Thank you so much for adding such personal experience of having hero ideology thrust upon you. You are absolutely right to suspect that such superheroism functions in a way to avoid social responsibility for the differently abled, or every other vulnerable segment of the population for that matter. That is why superheroism coincides with the hyper-individualism that fuels the global engine of capitalistic culture, an ideology designed to skew social responsibility to fatten the pockets of private enterprise. It is certainly a scam. Like the brainwashing that society wants to impose upon us, as you write so powerfully:
“It would be easier to drink the cool-aide, and bow to society’s need for me to be a superhero. Believe me. But to do so would mean denying my own, very real needs and the truth of my life. In fact, the reason, I think, society needs the disabled to be superheroes is so they can feel okay when they turn their backs and walk away. There is no onus upon them to help, participate, to take time from their life, or pay taxes to support us. We are superheroes, we have no need of them, they convince themselves.”

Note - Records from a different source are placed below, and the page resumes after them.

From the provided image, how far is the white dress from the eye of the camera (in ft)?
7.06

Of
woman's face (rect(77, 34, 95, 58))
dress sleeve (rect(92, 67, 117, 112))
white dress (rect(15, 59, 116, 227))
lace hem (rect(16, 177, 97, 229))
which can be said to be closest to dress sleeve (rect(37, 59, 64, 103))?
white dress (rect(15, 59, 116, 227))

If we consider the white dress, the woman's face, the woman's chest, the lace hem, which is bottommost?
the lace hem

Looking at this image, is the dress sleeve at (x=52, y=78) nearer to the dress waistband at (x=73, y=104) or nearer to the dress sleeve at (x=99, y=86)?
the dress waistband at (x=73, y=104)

That is so well put and I thank you for sharing it with us. You speak truth here. And the truth is we cannot divorce politics from myth, nor suppress the virtual identity of myth and ideology on the collective ground of our individual existence.
Ideology allows one to live mythically, in an unconscious way, as it holds within itself a sublime core of archetypal truth, a truth which is continually falsified by the ideological consciousness that takes over.

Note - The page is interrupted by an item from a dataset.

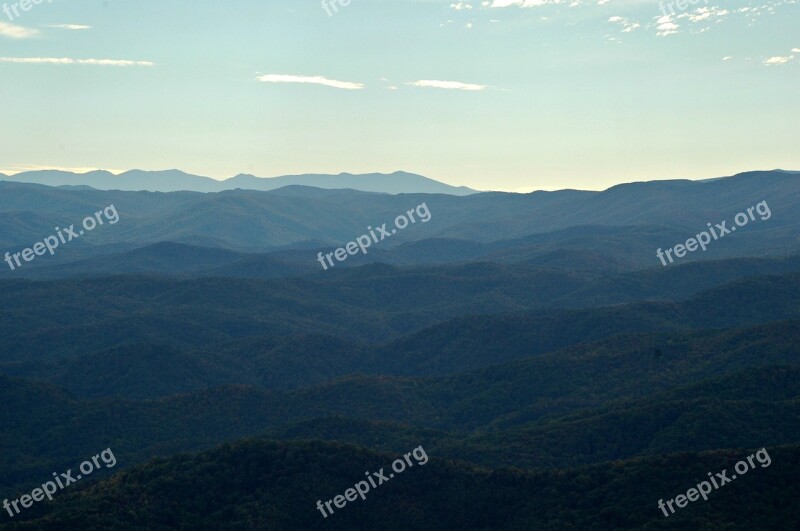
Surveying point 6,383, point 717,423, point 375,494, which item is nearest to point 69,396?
point 6,383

This is why it is very important to me that what you describe this thrusting of superhero ideology upon the disabled as a kind of scapegoating mechanism. The scapegoat banishes social responsibility into the wilderness before it is chased down and “sacrificed” in the form of disabled people (or other vulnerable minorities), who are thus expected to “pull themselves up by their own bootstraps.”

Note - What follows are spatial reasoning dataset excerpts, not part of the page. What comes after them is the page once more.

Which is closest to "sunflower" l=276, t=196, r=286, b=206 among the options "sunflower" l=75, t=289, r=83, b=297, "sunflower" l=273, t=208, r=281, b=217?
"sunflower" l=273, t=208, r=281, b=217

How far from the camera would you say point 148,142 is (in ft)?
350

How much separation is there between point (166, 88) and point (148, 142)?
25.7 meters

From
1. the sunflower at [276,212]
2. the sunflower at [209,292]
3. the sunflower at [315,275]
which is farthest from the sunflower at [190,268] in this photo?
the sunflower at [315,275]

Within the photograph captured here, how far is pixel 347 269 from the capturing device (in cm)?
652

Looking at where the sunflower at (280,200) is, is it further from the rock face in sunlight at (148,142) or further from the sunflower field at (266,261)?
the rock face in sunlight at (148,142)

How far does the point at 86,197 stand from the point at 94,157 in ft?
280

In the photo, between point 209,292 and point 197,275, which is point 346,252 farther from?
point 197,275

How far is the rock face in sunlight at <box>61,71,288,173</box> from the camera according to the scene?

The other point you make about the pure narcissist vs the tyrant is a subtle one and requires some clarification on my part. So when you write:
“I agree, it is hard to be full of one’s self with out an audience. But then again a true narcissist sees mirrors all around reflecting back to them, human or not. It is not so much the reflections that are important, but the perspective that one is the center of the universe, and all of reality.”
We are still working within the dialectical relationship between One and the Other or others. You are right, it is not so much the objects that may serve as mirrors of my reflection but about the perspective that one is the center of it all. That is why the complete image of Narcissus comes together with Echo, a human mirror, and his reflection upon a pond, a non-human ‘cosmic’ mirror. For without mirrors the One cannot be at all.
Take the example of the movie Cast Away, where you have someone in complete isolation who cannot sustain the reality of being so entirely alone, without any mirrors. Such a state drives Tom Hank’s character to the brink of suicidal despair. It is only until a non-human human mirror comes into his field of vision that he can regain his sense of being in the world, being the One and Only human on the island. Of course, I am talking about Wilson, a Soccer ball that has been “humanized” by an act of mythic imagination. Wilson is not just a fake little other, another person like him, like an inflatable doll to keep him company. Somehow Wilson has the power to reconstitute the entire web of the symbolic order that gives a role and meaning to the existence of this lonely One. Thus Wilson becomes a symbol of the Big Other that stands for the entire web of meaning and language that constitutes a human consciousness.
This is what I love about that movie. Remember that Tom Hanks had others on the island he could have “reflected” himself in—other animals, the sky and sea—as indeed the center of that little universe of the island. But having little others is not enough. It is the Big Other that Tom hanks needs in order to survive. For without the Big Other, there is no One worth living—so the movie seems to say.